Правда, еще раньше, лет двадцать назад, во время студенческой молодости, меня посещал другой западный сон: мне снились джинсы. Всевозможных покроев, размеров, фирм; они лежали стопками, висели на вешалках вместе с куртками, жилетами, рубашками: «Lee», «Leviґs», «Super rifle», «Wrangler», последние по-русски упорно назывались «Врангелем». В 60-х джинсы были не то что сейчас. Они были флагом, знаком, эмблемой противостояния, оппозиции, отщепенства. При этом они должны были сидеть, подходить именно тебе, то есть резервировать именно для тебя место в сообществе негласного сопротивления существующему порядку. Из джинсовой ткани шилась свобода или ее иллюзия, легко рифмующаяся с многочисленными синонимами — рок, «Beatles», сейшен, кайф, торч. В иконе западной жизни джинсы были левкасом, а типографские знаки свободных эмигрантских изданий ткали образ полиграфического рая без церберов от цензуры и редакторов с погонами под пиджаком. Иначе говоря, Запад — это вавилонская библиотека, все читатели которой ходят в джинсах. Застойное представление.
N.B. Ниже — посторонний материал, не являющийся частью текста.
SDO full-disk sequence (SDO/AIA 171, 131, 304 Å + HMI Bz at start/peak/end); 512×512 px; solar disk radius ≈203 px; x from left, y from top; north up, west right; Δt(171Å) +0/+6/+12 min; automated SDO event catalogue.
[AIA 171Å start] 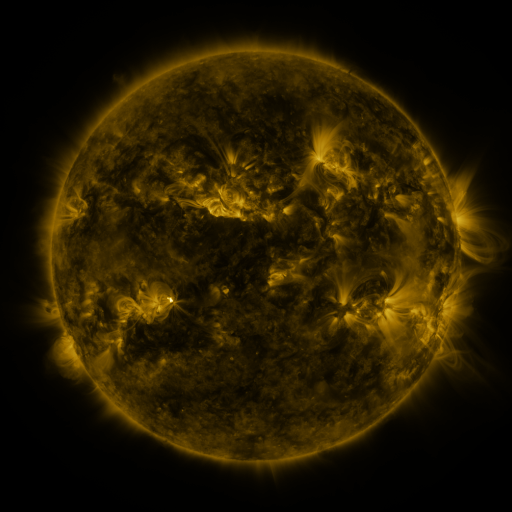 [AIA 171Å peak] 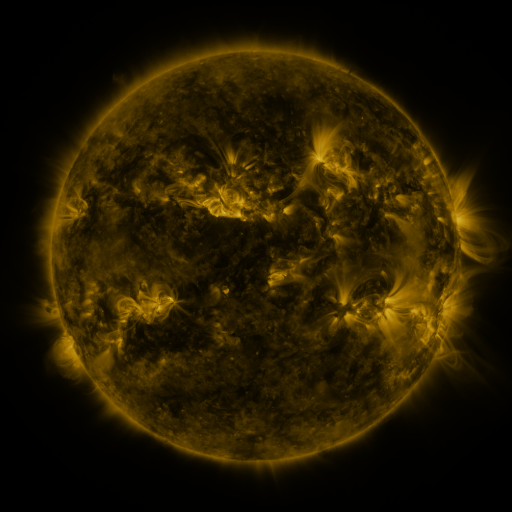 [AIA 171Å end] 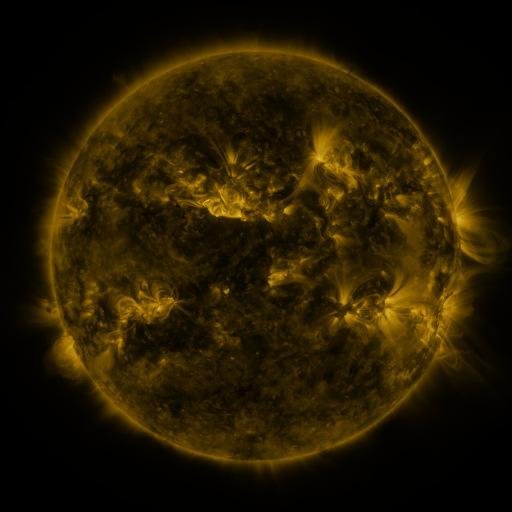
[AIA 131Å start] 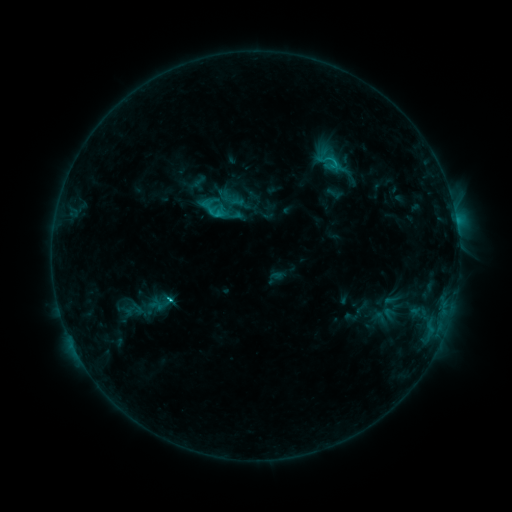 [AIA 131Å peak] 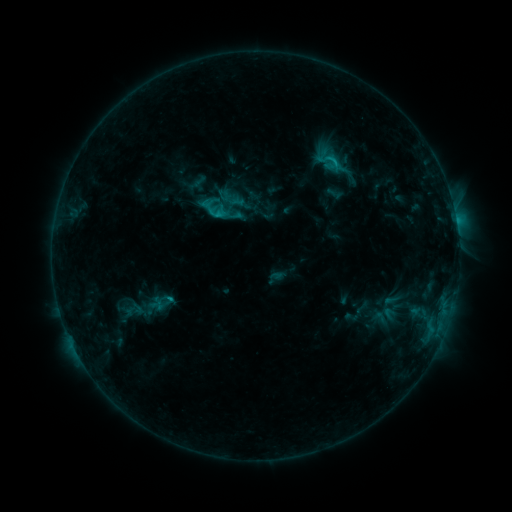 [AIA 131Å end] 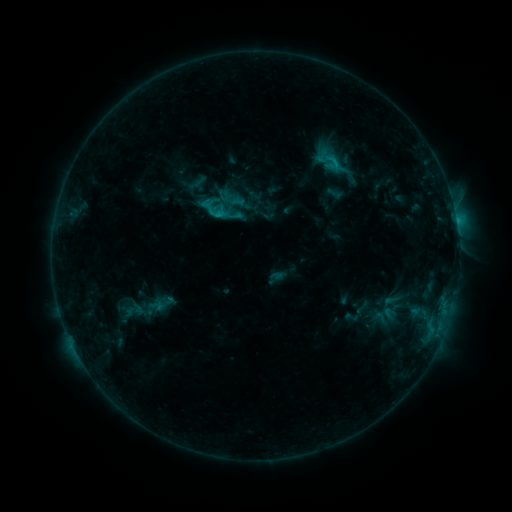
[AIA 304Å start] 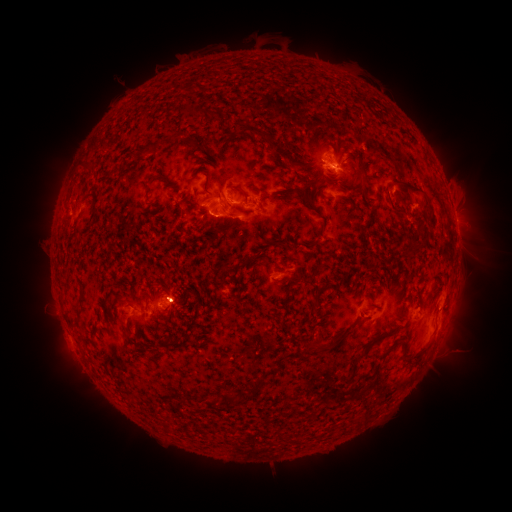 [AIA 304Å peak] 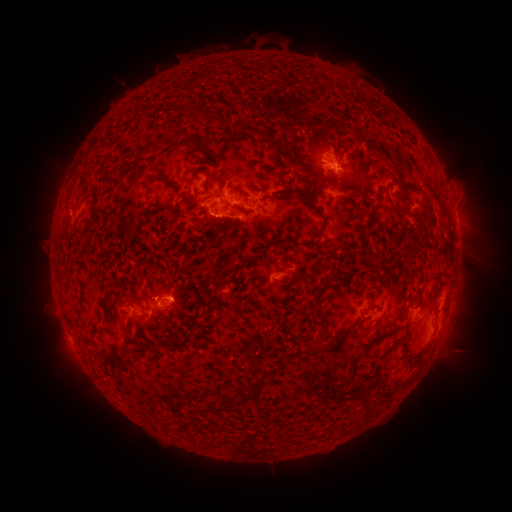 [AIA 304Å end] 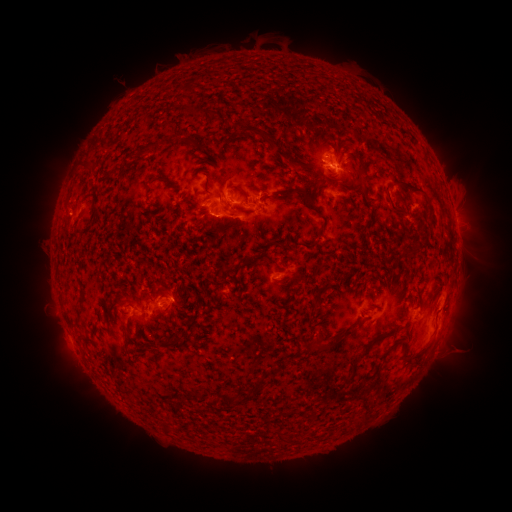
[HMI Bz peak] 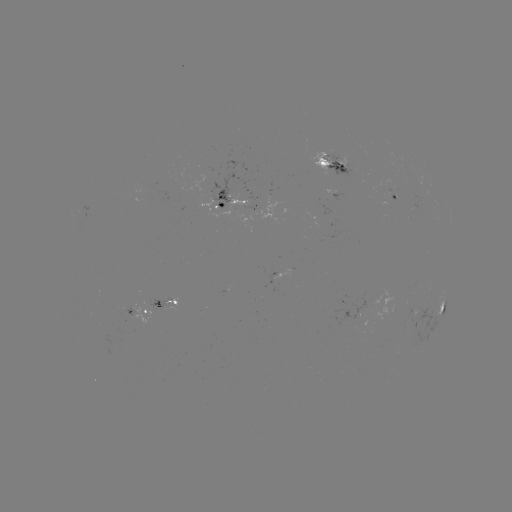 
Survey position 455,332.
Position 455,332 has eruption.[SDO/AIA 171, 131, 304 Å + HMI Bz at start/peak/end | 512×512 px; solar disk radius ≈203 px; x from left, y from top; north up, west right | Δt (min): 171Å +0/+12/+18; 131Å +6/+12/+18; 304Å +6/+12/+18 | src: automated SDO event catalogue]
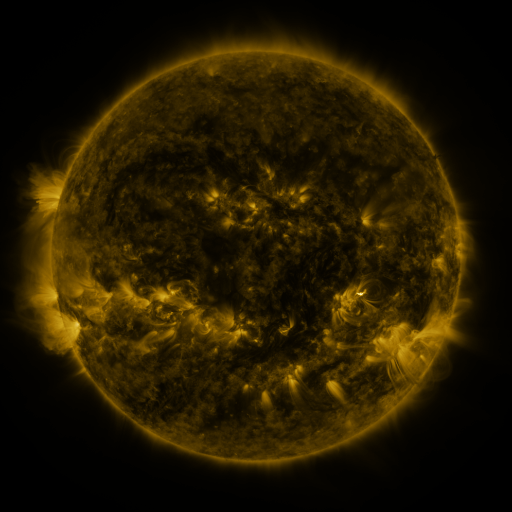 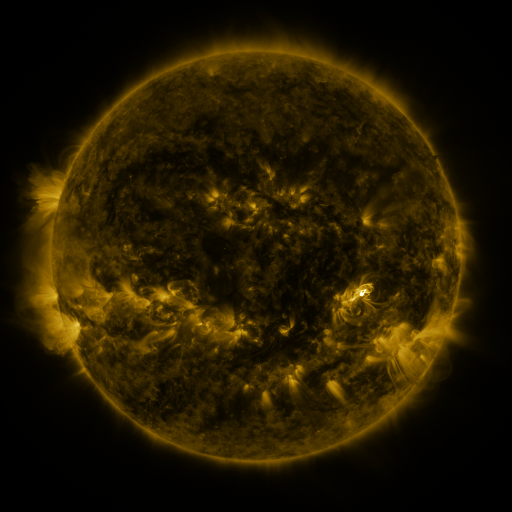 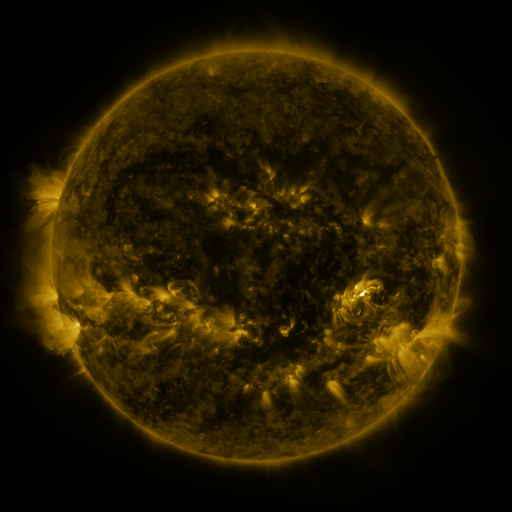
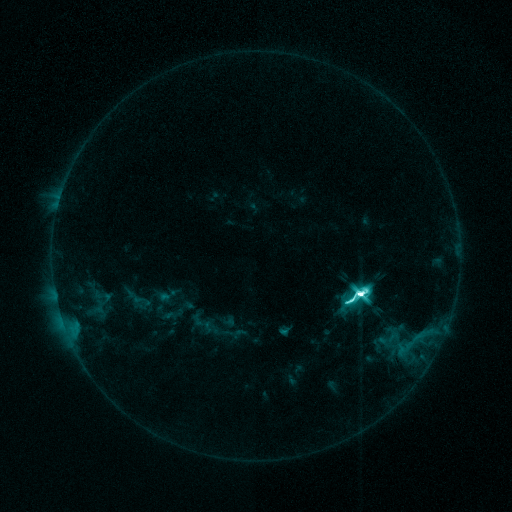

Я получил визу и разрешение весной пятого года perestroyki, когда многое из того, что казалось невозможным, стало реальностью, принеся куда меньше радости, чем ожидалось, а джинсы и их вареные мутанты превратились в униформу кооператоров, означая теперь уже совсем иное. Безвозвратно уходила целая эпоха жизни, жизни напряженной, опасной и творчески счастливой, ибо жизнь и творчество «на грани смерти и тюрьмы» — это не бессильное писание, когда все или многое можно и одновременно всем или почти никому не нужно. Я ехал по частному приглашению и вместе с тем по делам, устанавливать связи в издательствах, университетских и эмигрантских кругах, и вез с собой помимо чемодана чужих рукописей еще и свою жену вместе с ее тайными и страстными желаниями покончить наконец с нищенской жизнью, купив себе нечто такое, что могло бы символизировать головокружительный разворот в ее существовании с постепенным переходом к более если не респектабельному, то пристойному образу жизни.

На полуночном Варшавском вокзале нас никто не провожал, за исключением одного моего коллеги, принесшего прямо на перрон кое-что из необходимых мне в Германии материалов, писем, которые я для верности должен был отправить уже оттуда; стояли, курили, накрытые с головой желтым дряблым светом перронного фонаря; оставалось пять минут, сотрудник уже откланялся, наградив нас напоследок малоприличным анекдотом, объясняющим, почему железные дороги в России имеют рельсы, положенные на 8,5 сантиметра шире, чем в Европе. Это к разговору о Гродно, таможне, Польше, колесах, на которые нас там поставят, но вот уже качнулся пейзаж за окном, смазался и пошел набирать импрессионистические обороты.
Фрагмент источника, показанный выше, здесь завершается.